Extract:
========================================

In her biography of Roger Fry, written in 1940, Virginia Woolf wrote that "Beaufort Street, whatever may have happened to the world since 1892, is practically unchanged. The years have given it neither dignity nor romance. The houses remain monotonously respectable and identical".

==Notable residents==
- Sir Thomas More, Lord High Chancellor of England, lived from 1520 to 1535 in Beaufort House, on the site of the later Beaufort Street.
- The painter Arthur James Stark was born on Beaufort Street in 1831.
- Louise and Joseph Middleton Jopling lived at No. 28, Joseph died there in 1884.
- Roger Fry, artist, set up a small studio at 29 Beaufort Street in 1892, on his return to England after studies in Paris. He shared the accommodation with verse playwright Robert Trevelyan.
- The writer and raconteur Quentin Crisp lived on the first floor of No. 129 for more than thirty years. His notably squalid lodgings inspired Harold Pinter to write his 1957 play The Room. Crisp said of his living conditions that "after four years the dirt doesn't get any dirtier".
- The GP and Labour MP Ethel Bentham died at her home at 100 Beaufort Street in 1931. The travel agent and Women's Royal Naval Service organizer Edith Frances Crowdy subsequently lived there in the 1940s.
- The composer and playwright Julian Slade spent his latter years in a basement flat at 86 Beaufort Street; he died in 2006.
- The Scottish writer and scholar George Sutherland Fraser lived at 75 Beaufort Street with his mother and sister after being demobbed from the British Army following the Second World War. Fraser subsequently met his wife, Eileen Lucy Andrew, a fellow poet and resident of Beaufort Street, and the pair married in 1946.
- The novelist and biographer Elizabeth Gaskell ( Mrs Gaskell, 1810–1865) lived at No. 7 Beaufort Street in 1811 and 1827–29.
- Charles Ricketts lived at number 31 when writing to Oscar Wilde.

========================================

Stored items:
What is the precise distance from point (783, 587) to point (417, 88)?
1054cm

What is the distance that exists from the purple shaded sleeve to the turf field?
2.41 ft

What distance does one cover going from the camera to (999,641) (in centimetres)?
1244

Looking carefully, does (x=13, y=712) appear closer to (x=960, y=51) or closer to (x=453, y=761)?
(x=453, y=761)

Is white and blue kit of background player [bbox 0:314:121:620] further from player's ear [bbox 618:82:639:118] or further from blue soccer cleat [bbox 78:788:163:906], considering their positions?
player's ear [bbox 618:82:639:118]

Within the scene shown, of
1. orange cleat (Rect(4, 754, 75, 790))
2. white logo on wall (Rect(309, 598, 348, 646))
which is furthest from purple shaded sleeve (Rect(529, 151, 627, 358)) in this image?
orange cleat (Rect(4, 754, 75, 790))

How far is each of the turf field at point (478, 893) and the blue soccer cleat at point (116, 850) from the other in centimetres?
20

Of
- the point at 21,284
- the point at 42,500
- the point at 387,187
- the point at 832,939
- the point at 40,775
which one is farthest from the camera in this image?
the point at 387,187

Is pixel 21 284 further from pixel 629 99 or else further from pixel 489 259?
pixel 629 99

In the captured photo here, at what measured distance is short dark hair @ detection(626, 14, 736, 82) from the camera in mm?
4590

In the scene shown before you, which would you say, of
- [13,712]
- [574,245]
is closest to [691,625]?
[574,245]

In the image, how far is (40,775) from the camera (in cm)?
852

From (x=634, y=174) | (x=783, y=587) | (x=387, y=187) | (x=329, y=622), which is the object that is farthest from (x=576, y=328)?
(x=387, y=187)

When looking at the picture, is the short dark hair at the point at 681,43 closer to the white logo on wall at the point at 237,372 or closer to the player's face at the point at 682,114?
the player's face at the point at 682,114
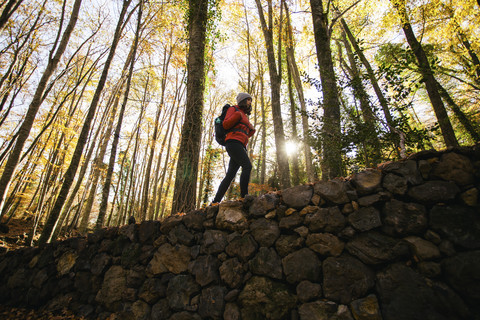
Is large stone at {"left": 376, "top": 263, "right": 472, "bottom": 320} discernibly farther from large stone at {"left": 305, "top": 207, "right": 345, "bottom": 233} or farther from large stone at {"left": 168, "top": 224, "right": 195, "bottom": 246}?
A: large stone at {"left": 168, "top": 224, "right": 195, "bottom": 246}

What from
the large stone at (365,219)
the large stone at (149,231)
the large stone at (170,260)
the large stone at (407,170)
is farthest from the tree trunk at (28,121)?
the large stone at (407,170)

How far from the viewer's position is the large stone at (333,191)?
6.77 ft

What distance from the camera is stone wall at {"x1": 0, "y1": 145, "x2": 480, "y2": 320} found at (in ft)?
5.17

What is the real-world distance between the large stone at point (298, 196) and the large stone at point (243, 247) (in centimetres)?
63

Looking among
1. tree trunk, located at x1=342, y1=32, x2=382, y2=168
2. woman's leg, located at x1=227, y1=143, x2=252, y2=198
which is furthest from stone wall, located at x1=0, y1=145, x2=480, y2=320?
tree trunk, located at x1=342, y1=32, x2=382, y2=168

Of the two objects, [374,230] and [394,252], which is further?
[374,230]

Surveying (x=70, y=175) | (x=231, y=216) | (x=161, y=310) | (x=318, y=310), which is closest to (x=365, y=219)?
(x=318, y=310)

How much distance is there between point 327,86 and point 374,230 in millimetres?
3196

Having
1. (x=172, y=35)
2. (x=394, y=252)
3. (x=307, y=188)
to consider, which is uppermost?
(x=172, y=35)

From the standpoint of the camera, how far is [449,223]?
1.62m

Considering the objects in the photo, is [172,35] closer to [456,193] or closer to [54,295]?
[54,295]

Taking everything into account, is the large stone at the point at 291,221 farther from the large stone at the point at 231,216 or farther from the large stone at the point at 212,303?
the large stone at the point at 212,303

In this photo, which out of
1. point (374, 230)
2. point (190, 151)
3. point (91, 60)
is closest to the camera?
point (374, 230)

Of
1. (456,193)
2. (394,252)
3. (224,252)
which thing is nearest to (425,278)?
(394,252)
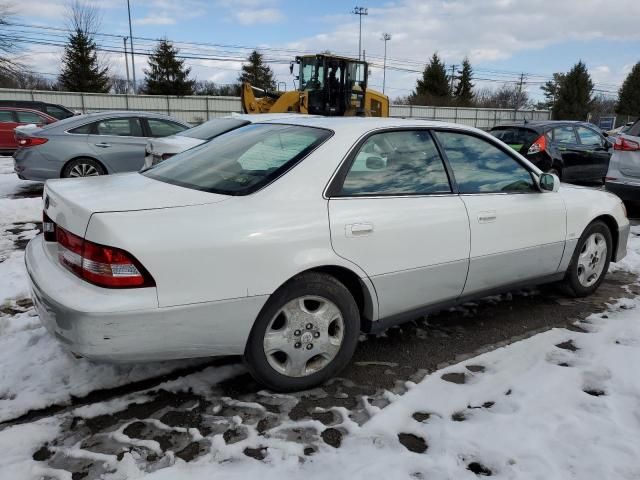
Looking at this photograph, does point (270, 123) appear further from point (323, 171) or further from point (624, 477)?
point (624, 477)

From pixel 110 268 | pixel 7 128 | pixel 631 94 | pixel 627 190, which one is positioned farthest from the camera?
pixel 631 94

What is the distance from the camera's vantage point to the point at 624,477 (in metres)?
2.22

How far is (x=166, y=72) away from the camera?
150ft

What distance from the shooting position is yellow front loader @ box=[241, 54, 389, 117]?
609 inches

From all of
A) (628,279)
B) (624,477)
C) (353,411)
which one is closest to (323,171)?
(353,411)

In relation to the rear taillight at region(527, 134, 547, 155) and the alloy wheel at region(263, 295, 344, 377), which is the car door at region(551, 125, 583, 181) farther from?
the alloy wheel at region(263, 295, 344, 377)

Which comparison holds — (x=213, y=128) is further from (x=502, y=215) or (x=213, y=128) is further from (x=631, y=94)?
(x=631, y=94)

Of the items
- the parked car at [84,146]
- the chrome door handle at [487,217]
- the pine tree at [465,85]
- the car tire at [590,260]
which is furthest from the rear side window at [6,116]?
the pine tree at [465,85]

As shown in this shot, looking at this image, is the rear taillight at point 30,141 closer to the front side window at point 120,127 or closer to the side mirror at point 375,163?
the front side window at point 120,127

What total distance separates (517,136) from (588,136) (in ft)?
5.88

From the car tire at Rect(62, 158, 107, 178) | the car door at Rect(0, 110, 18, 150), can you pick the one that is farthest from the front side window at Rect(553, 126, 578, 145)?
the car door at Rect(0, 110, 18, 150)

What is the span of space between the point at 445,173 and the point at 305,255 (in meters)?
1.30

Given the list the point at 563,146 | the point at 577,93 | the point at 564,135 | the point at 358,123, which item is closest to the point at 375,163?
the point at 358,123

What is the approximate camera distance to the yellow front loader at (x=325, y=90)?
50.7 feet
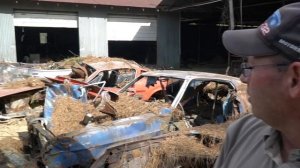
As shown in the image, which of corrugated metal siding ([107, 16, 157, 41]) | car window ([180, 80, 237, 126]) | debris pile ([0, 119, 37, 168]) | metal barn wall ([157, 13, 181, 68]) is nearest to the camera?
car window ([180, 80, 237, 126])

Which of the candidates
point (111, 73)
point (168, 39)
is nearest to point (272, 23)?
point (111, 73)

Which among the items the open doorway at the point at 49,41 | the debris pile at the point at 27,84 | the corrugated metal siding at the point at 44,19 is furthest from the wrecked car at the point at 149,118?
the open doorway at the point at 49,41

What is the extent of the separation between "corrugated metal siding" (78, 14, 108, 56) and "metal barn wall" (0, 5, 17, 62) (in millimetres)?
3264

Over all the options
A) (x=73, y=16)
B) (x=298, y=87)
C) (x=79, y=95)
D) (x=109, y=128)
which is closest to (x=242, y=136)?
(x=298, y=87)

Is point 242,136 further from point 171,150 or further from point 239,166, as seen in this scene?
point 171,150

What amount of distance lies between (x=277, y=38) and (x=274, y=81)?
0.16 meters

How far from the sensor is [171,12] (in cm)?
2314

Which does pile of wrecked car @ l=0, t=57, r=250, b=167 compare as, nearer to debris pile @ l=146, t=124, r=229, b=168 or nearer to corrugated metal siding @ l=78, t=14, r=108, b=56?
debris pile @ l=146, t=124, r=229, b=168

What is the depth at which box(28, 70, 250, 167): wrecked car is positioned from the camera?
5.16 metres

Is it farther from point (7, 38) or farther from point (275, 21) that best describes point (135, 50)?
point (275, 21)

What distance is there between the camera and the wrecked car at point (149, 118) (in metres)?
5.16

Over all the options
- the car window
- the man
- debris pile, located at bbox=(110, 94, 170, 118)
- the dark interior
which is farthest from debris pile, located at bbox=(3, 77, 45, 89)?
the dark interior

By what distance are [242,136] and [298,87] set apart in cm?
46

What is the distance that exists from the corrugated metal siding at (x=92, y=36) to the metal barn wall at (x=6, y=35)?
129 inches
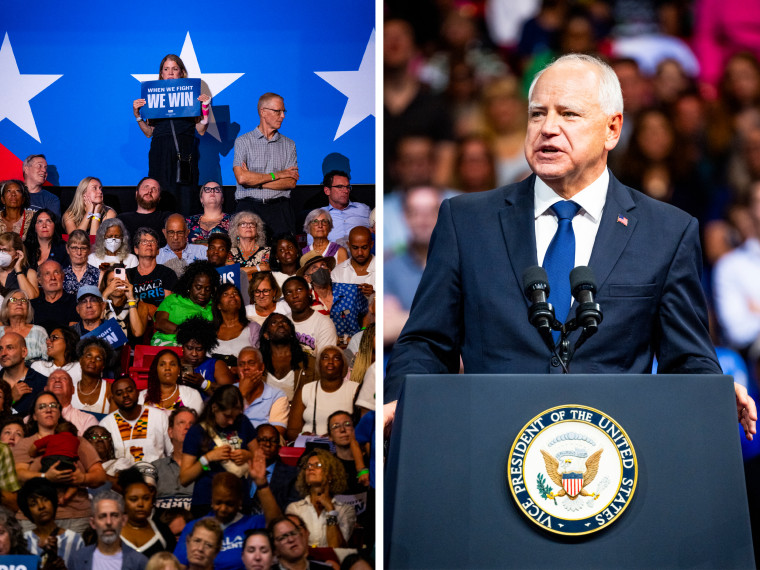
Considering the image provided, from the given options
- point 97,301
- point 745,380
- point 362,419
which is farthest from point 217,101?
point 745,380

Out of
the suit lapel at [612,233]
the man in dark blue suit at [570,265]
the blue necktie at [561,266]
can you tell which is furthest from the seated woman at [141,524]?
the suit lapel at [612,233]

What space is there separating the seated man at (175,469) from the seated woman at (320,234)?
1.21 metres

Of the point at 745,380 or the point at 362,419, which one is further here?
the point at 362,419

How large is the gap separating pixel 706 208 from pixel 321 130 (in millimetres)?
2782

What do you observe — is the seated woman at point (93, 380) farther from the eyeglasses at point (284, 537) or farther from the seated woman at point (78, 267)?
the eyeglasses at point (284, 537)

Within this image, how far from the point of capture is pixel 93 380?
5148mm

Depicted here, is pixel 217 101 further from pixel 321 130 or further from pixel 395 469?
pixel 395 469

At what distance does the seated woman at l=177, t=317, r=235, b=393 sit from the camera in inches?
200

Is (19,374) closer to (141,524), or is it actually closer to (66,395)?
(66,395)

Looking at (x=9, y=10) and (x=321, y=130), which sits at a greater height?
(x=9, y=10)

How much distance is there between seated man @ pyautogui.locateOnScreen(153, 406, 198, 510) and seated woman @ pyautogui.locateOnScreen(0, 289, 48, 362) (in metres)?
0.97

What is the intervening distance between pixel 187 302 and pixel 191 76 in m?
1.35

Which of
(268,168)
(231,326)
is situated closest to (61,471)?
(231,326)

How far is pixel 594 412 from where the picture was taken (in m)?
1.62
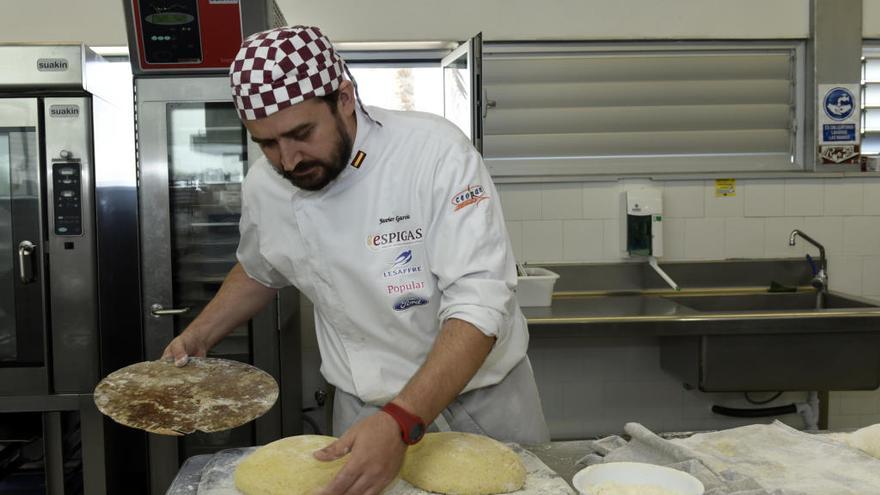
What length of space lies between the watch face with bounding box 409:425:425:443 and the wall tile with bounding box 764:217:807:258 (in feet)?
9.49

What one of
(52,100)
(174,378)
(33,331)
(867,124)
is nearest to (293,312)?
(33,331)

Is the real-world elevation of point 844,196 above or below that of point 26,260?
above

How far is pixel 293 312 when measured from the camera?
3.45m

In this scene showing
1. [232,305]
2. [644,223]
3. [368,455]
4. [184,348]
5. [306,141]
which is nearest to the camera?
[368,455]

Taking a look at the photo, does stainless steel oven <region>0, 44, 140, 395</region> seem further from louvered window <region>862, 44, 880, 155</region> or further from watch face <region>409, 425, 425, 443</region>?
louvered window <region>862, 44, 880, 155</region>

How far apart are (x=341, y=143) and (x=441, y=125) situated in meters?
0.27

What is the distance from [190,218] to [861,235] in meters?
3.01

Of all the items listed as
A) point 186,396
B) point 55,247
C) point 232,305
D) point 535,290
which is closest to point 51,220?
point 55,247

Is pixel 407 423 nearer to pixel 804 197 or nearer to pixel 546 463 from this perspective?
pixel 546 463

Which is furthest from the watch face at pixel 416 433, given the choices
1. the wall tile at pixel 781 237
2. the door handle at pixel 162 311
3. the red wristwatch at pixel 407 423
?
the wall tile at pixel 781 237

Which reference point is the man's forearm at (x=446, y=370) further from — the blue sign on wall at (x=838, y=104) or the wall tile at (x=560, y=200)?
the blue sign on wall at (x=838, y=104)

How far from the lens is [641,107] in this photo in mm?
3768

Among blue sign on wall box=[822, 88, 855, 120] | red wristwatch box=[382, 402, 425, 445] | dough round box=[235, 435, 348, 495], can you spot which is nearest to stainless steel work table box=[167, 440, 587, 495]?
dough round box=[235, 435, 348, 495]

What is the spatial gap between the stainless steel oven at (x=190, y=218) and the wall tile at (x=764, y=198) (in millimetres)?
2174
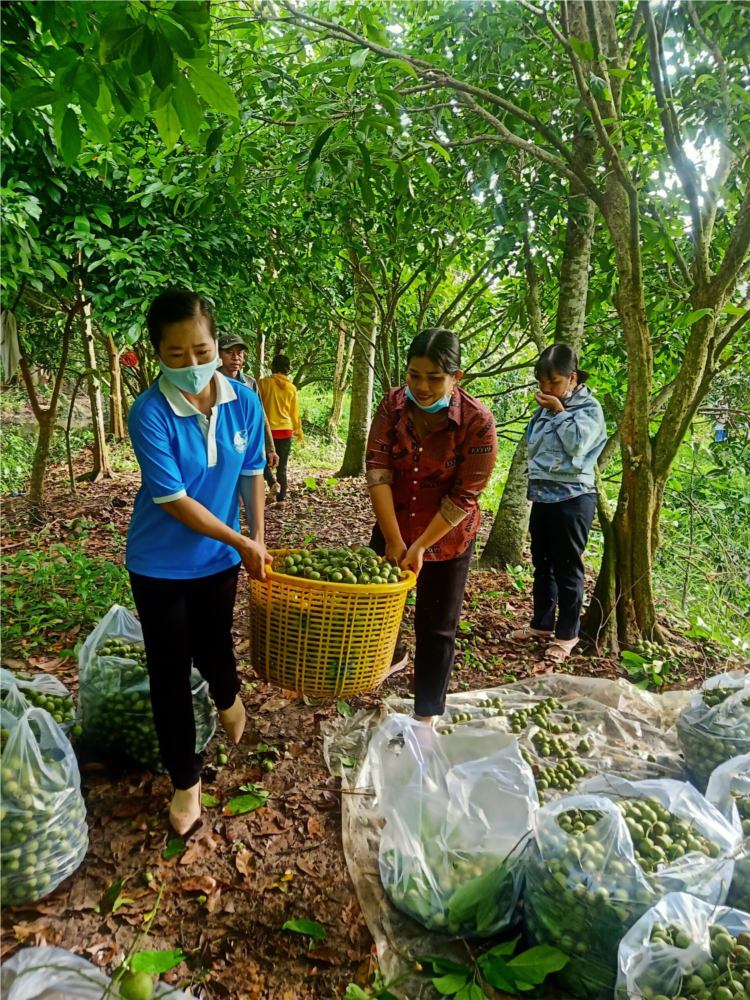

========================================

What to do: Update the Beaufort Street text from "- The Scottish" up to and including "married in 1946.", writing that part out again with "demobbed" changed to "discharged". Use only the Beaufort Street text for this work, not the rows.

The answer:
- The Scottish writer and scholar George Sutherland Fraser lived at 75 Beaufort Street with his mother and sister after being discharged from the British Army following the Second World War. Fraser subsequently met his wife, Eileen Lucy Andrew, a fellow poet and resident of Beaufort Street, and the pair married in 1946.